Here are the technical terms you should know to understand the SmartPong program!
Machine learning is divided into three categories: Supervised learning, Unsupervised Learning, and Reinforcement Learning. In the supervised learning algorithm, we feed the data as the input to our model as well as the expected output, then we let our model come up with the fastest and the most efficient algorithm to get the desired output. In the unsupervised learning algorithm, we feed the data to our model as the input and let the algorithm to find a relationship between data and categorizes them.
In reinforcement learning, we feed the data to our model as the input and compare the accuracy through objective function then we change the model’s parameters and repeat the operation. In other words, in reinforcement learning, we have an agent which learns how to behave in an environment by performing actions from the results. For instance, in the smartPong program, we get a snapshot of the game pong and give this data as the input to our model, our model decides whether to go up or down and finally we check whether our model has won the game to get a reward of +1 or lost the game to give a -1 reward through objective function and based on those rewards, our model modifies its behavior through optimization algorithm.
Neural networks contain algorithms that are modeled after the human brain in order to recognize patterns. They classify ungrouped data by finding similarities to the sample set of data. Humans group examples of data in order to be used as the “foundation” for the neural network to find patterns. Any labels that humans can identify can be used to train neural networks. Although classification requires labels, deep learning does not. Deep learning can also be considered as unsupervised learning. Unsupervised learning models have more chances of being accurately trained because these often train on large sets of data which help increase precision. The networks are composed of nodes that are in each layer. Nodes assign numerical significance to input data. They also combine the input with coefficients, also known as weights. These products are then summed and passed through an activation function that determines whether or not the product will progress further.
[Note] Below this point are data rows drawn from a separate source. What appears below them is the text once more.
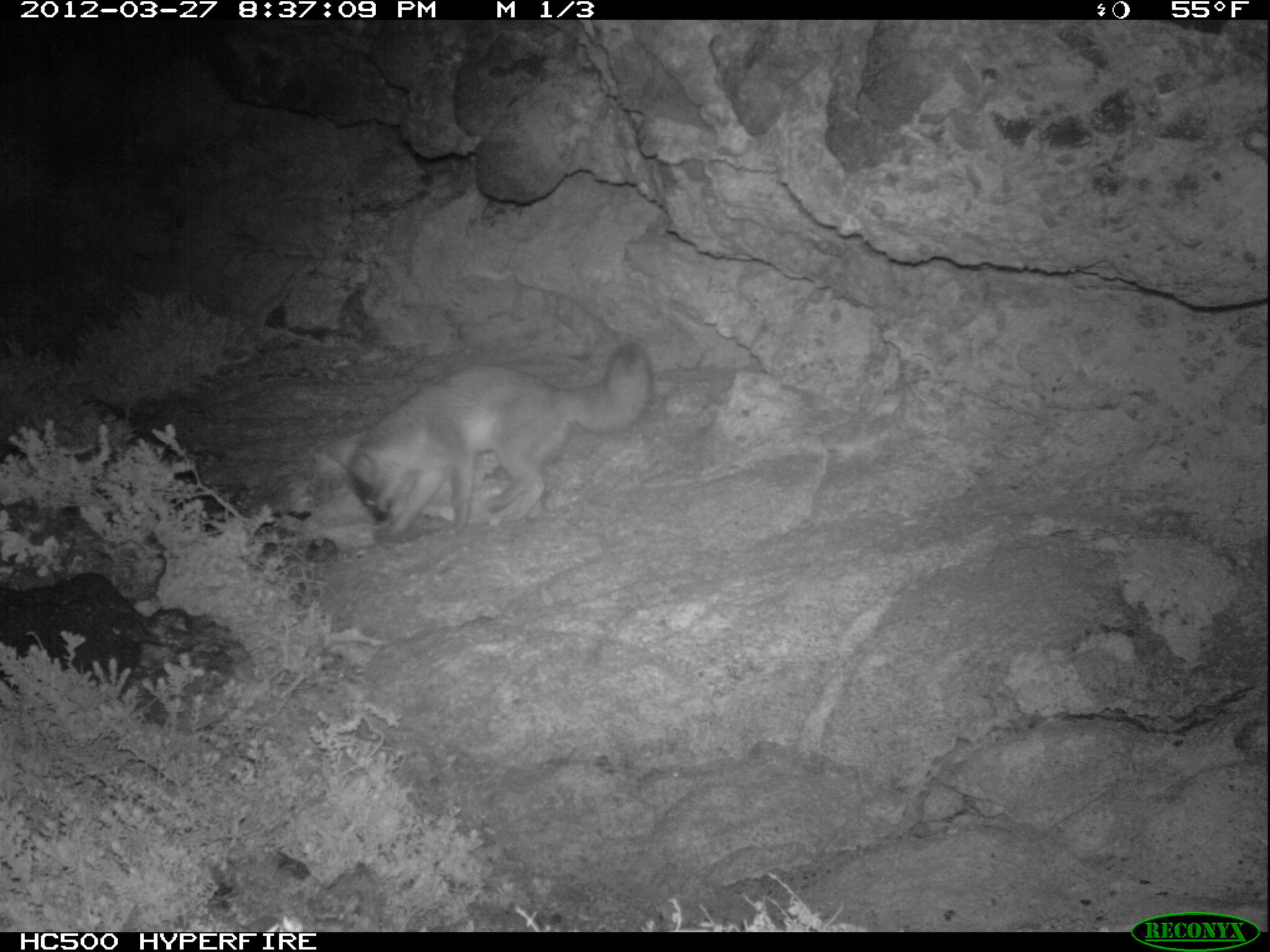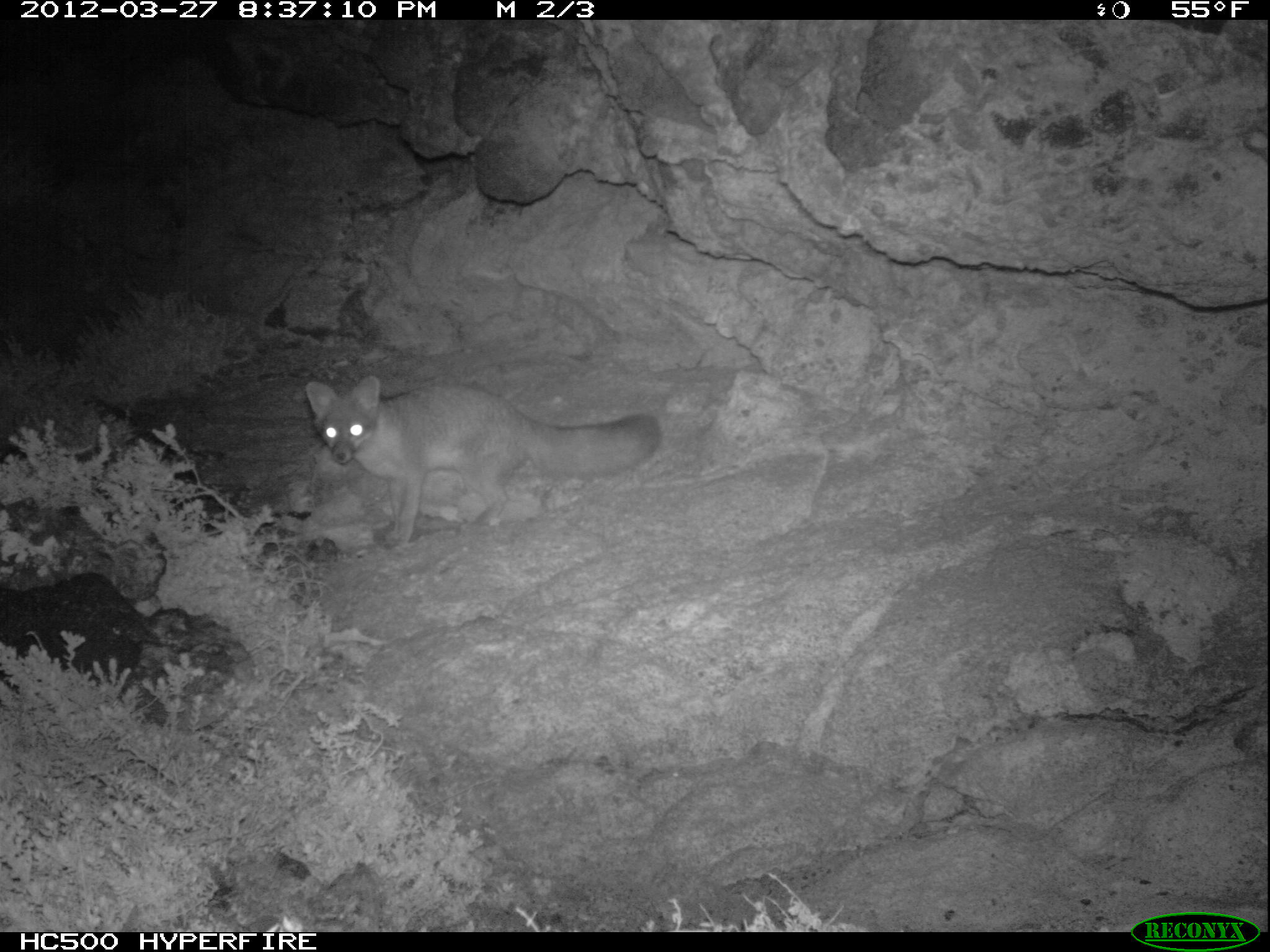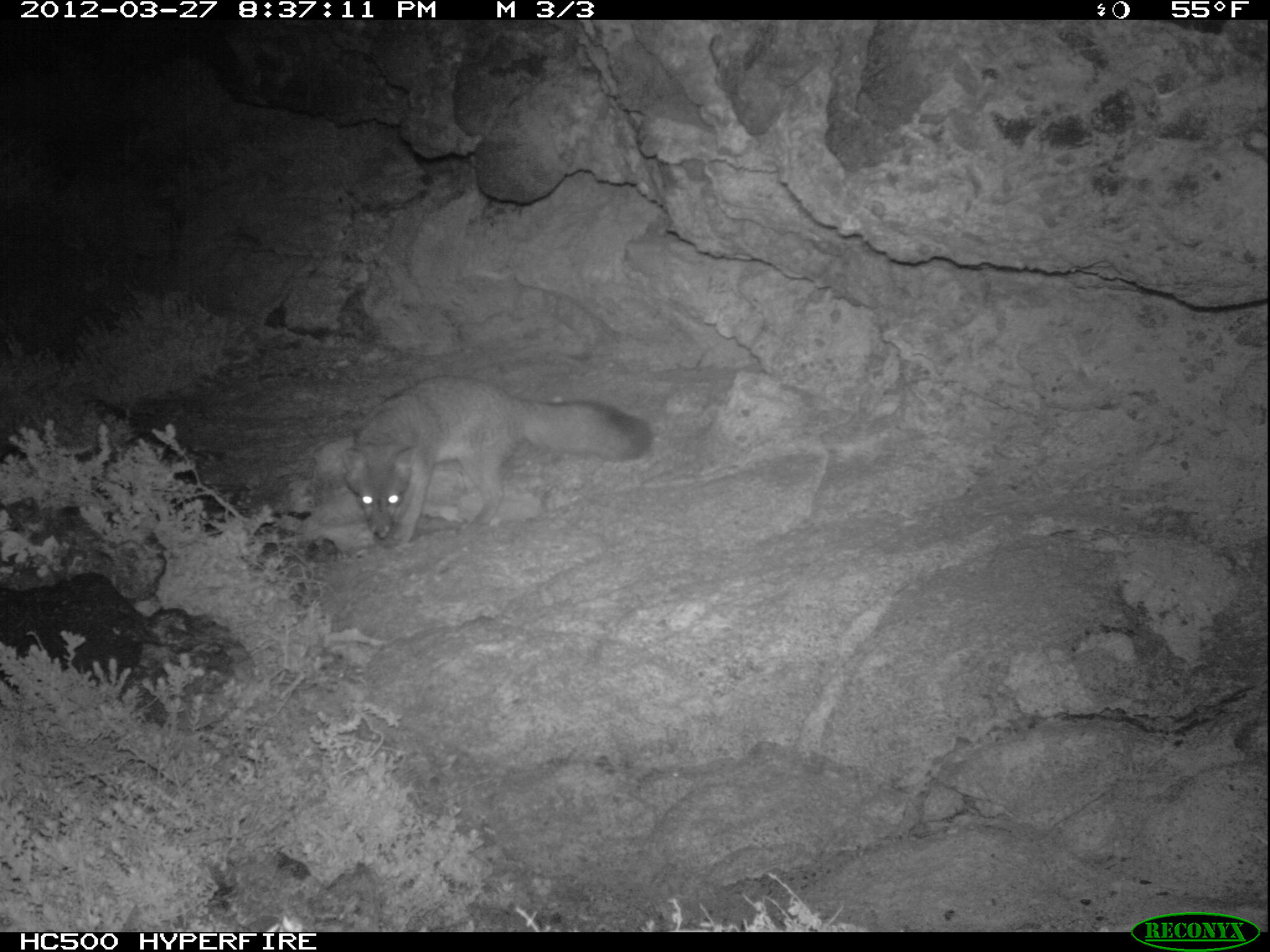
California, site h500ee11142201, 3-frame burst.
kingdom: Animalia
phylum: Chordata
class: Mammalia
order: Carnivora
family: Canidae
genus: Urocyon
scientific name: Urocyon littoralis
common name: island fox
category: fox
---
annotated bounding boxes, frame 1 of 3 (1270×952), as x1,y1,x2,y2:
fox: 317,340,652,552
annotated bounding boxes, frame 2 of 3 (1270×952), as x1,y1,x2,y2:
fox: 304,374,660,555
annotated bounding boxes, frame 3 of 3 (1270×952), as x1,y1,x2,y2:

In deep neural networks, each layer of nodes trains a certain set of features based on the previous layer. This results in precision. The deeper into the neural net that you go, the more advanced elements you will see because each layer is building off the previous. When training, nodes try to reconstruct the input from samples over repetitions in order to minimize error. Neural networks find similarities and what the represent, whether it is based on labeled data or is a complete reconstruction. When starting to train, neural networks will create models based on a collection of weights (coefficients). This tries to model data's relationship to labels in order to grasp the data's structure. When learning, the Input is out into the network and the weights connect that input with a set of guesses. The network then takes the guess and compares it to its true classification to assume error. The weights are then adjusted to decrease error.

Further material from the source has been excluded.